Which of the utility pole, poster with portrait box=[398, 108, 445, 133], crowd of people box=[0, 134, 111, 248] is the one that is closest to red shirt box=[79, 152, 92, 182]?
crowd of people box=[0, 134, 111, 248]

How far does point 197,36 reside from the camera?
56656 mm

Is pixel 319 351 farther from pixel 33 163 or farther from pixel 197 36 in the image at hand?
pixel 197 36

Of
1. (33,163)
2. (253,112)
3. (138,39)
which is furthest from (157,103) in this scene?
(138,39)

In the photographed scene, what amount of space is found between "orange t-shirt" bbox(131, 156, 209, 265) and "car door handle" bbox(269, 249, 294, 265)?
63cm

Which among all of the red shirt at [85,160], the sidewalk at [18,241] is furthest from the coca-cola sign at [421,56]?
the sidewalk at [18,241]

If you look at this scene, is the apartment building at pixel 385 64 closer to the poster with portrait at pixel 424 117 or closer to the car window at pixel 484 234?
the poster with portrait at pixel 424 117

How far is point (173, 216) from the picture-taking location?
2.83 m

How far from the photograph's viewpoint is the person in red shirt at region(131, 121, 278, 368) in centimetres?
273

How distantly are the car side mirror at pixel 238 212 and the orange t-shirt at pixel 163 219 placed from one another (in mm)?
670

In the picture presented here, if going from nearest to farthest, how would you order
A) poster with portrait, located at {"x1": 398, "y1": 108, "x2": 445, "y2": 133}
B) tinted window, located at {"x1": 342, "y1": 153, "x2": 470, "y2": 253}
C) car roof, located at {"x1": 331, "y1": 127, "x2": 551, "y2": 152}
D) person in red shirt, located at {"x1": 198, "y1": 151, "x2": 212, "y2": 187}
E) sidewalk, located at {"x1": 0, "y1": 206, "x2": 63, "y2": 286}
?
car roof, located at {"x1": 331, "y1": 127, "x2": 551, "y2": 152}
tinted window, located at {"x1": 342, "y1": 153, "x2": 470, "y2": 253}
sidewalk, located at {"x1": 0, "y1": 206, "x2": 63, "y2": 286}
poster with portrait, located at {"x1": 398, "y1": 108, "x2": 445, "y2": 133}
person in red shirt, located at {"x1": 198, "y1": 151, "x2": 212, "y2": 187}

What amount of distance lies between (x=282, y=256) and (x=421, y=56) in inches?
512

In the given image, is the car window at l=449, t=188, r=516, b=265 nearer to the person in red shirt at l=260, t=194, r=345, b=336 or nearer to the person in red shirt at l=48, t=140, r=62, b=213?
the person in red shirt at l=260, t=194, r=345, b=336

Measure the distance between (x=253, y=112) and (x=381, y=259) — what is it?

**Required task**
Copy out the whole listing above word for word, from its first line to its last, changing nothing.

**Output of the exercise**
Which of the utility pole, poster with portrait box=[398, 108, 445, 133], crowd of people box=[0, 134, 111, 248] is the one that is closest to red shirt box=[79, 152, 92, 182]?
crowd of people box=[0, 134, 111, 248]

How far does point 197,36 reside from the camera?
56656 mm

Is pixel 319 351 farther from pixel 33 163 or farther from pixel 197 36 in the image at hand?
pixel 197 36

Of
1. (33,163)
2. (253,112)
3. (138,39)
which is furthest from (157,103) in this scene?
(138,39)

In the photographed scene, what amount of space is found between "orange t-shirt" bbox(131, 156, 209, 265) and "car door handle" bbox(269, 249, 294, 265)?
63cm

Which among all of the red shirt at [85,160], the sidewalk at [18,241] is furthest from the coca-cola sign at [421,56]?
the sidewalk at [18,241]

If you look at this scene, is the apartment building at pixel 385 64 closer to the poster with portrait at pixel 424 117 or closer to the car window at pixel 484 234?
the poster with portrait at pixel 424 117

How far is point (173, 216) from the picture-taking location?
2.83 m

How far from the photograph's viewpoint is the person in red shirt at region(131, 121, 278, 368) in centimetres?
273

How distantly are the car side mirror at pixel 238 212 and the orange t-shirt at pixel 163 219 placed from one another (in mm)?
670

In the picture presented here, if going from nearest to farthest, how would you order
A) poster with portrait, located at {"x1": 398, "y1": 108, "x2": 445, "y2": 133}
B) tinted window, located at {"x1": 342, "y1": 153, "x2": 470, "y2": 253}
C) car roof, located at {"x1": 331, "y1": 127, "x2": 551, "y2": 152}
D) person in red shirt, located at {"x1": 198, "y1": 151, "x2": 212, "y2": 187}
E) sidewalk, located at {"x1": 0, "y1": 206, "x2": 63, "y2": 286}
?
car roof, located at {"x1": 331, "y1": 127, "x2": 551, "y2": 152}
tinted window, located at {"x1": 342, "y1": 153, "x2": 470, "y2": 253}
sidewalk, located at {"x1": 0, "y1": 206, "x2": 63, "y2": 286}
poster with portrait, located at {"x1": 398, "y1": 108, "x2": 445, "y2": 133}
person in red shirt, located at {"x1": 198, "y1": 151, "x2": 212, "y2": 187}

What amount of distance lies between (x=282, y=256) and (x=421, y=56) in inches?
512

In the given image, is the car window at l=449, t=188, r=516, b=265 nearer to the person in red shirt at l=260, t=194, r=345, b=336 or nearer to the person in red shirt at l=48, t=140, r=62, b=213?
the person in red shirt at l=260, t=194, r=345, b=336

Measure the distance between (x=253, y=112) and (x=381, y=259) — what is it?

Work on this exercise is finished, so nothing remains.